Poya 1956

La création de la fête, 6 mai 1956 : l’anniversaire d’un chant
C’est l’Association Gruérienne pour le Costume et les Coutumes, dont l’instigateur fut Henri Naef, conservateur du Musée gruérien et le premier président fut Cyprien Ruffieux, dit Tobi-di-j’èlyudzo, élu en 1928, qui est à l’origine de la fête. Henri Gremaud, président depuis 1951 et conservateur du Musée gruérien depuis 1961, ainsi qu’André Corboz, directeur de la Maîtrise Saint Pierre-aux-Liens de Bulle et directeur musical de l’association, en sont les fondateurs.
La fête se veut d’abord une célébration, une commémoration, celle des 75 ans du chant La Poya, d’Etienne Fragnière, mis en musique par Pierre Bovet, père de l’abbé Joseph Bovet.  C’est l’abbé chantant qui allait en donner la version définitive à quatre voix d’hommes en 1910, dans la grande halle de la Fête cantonale de chant, sous la direction de Jules Corboz, père d’André .
Le choix d’Estavannens comme cadre est exprimé en ces termes par Henri Gremaud : « C’est que là-haut s’associent de manière idéale les conditions qui concourent à la réussite d’une telle célébration. Le village, à deux pas du pâturage. La chapelle, au bord de la forêt. Le sentier abrupt qui grimpe dans la faille ouverte sur le ciel. Et, sur le doux vallonnement où s’installe la fête, la vue merveilleuse qui porte à la fois sur le château de Gruyères, berceau de la dynastie, et sur l’Intyamon que chanta Louis Bornet. Et puis une population simple et cordiale, qui a souci de garder sa vérité. »
L’organisation de la fête est confiée à L’Harmonie, société de musique (« portant le costume d’armailli » nous précise Henri Gremaud), qui travaille en étroite collaboration avec le bureau de l’Association gruérienne qui a son siège à Bulle. Tous les groupements membres sont appelés à participer.
Le comité définit la colonne vertébrale de la fête, qui allait perdurer, avec quelques changements, dans les éditions suivantes :
-    un office religieux, avec un sermon en patois et, en final, Nouthra Dona di Maortzè
-    un pique-nique sur l’herbe
-    un spectacle illustrant « les aspects vivants de la montée à l’alpage », avec participations de chœurs et de danseurs
-    un cortège qui se termine par le passage du troupeau.

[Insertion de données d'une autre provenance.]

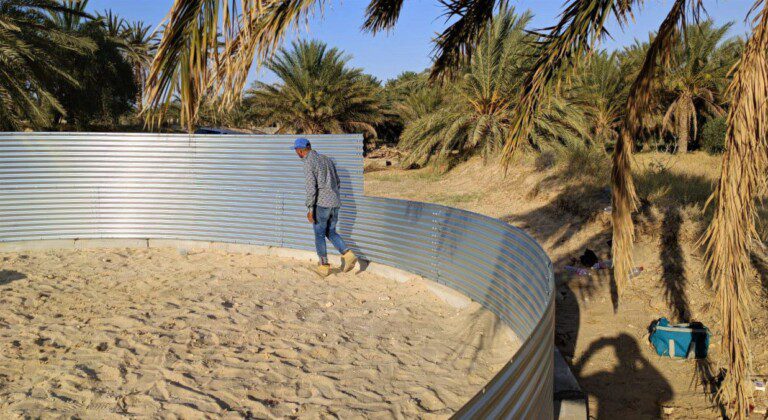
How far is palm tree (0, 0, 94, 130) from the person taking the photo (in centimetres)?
1251

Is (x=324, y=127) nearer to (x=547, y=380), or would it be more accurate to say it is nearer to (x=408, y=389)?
(x=408, y=389)

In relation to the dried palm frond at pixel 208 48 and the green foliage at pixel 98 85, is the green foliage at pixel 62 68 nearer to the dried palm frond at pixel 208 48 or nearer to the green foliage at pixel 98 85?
the green foliage at pixel 98 85

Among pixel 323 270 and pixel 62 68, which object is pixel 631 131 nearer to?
pixel 323 270

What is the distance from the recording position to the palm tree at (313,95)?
2225 cm

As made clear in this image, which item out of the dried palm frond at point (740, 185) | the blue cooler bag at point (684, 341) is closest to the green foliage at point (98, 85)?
the blue cooler bag at point (684, 341)

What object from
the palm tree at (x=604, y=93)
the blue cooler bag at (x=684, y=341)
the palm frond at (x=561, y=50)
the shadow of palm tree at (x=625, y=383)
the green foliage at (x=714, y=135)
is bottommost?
the shadow of palm tree at (x=625, y=383)

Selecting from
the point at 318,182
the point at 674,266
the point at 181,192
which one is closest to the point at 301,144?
the point at 318,182

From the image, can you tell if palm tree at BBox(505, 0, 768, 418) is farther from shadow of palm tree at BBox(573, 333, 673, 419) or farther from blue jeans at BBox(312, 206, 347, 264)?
blue jeans at BBox(312, 206, 347, 264)

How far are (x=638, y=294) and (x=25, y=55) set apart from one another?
14428mm

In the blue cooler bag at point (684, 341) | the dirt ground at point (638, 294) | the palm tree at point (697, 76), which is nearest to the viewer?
the dirt ground at point (638, 294)

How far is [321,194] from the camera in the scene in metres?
7.60

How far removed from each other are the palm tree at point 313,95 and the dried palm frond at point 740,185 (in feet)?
64.7

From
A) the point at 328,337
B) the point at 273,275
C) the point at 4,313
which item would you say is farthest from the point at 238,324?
the point at 4,313

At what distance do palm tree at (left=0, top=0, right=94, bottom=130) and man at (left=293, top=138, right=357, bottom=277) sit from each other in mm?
8581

Pour la première édition du spectacle, c’est Henri Gremaud qui écrit le texte de liaison entre les chants et Jo Baeriswyl qui met en scène des 21 tableaux, alors qu’André Corboz assure la direction musicale. Le cortège, quant à lui, présente les villages d’Echarlens, de Charmey et d’Estavannens, dont les fanfares participent à la fête, puis derrière les « medze bakon » (mange-lard, héraults légendaires de la localité) et les tireurs, les chars illustrent notamment les « mangeurs de crème », la noce, les faneurs de chaux, les bûcherons, scieurs de long, fabricants de bassins de bois, les arracheurs de gentiane ou encore le petit chevrier d’Estavannens. Enfin, suivant les armaillis de la Gruyère et de l’Intyamon, le troupeau, toujours composé de vaches de la race pie noire, ponctue le cortège.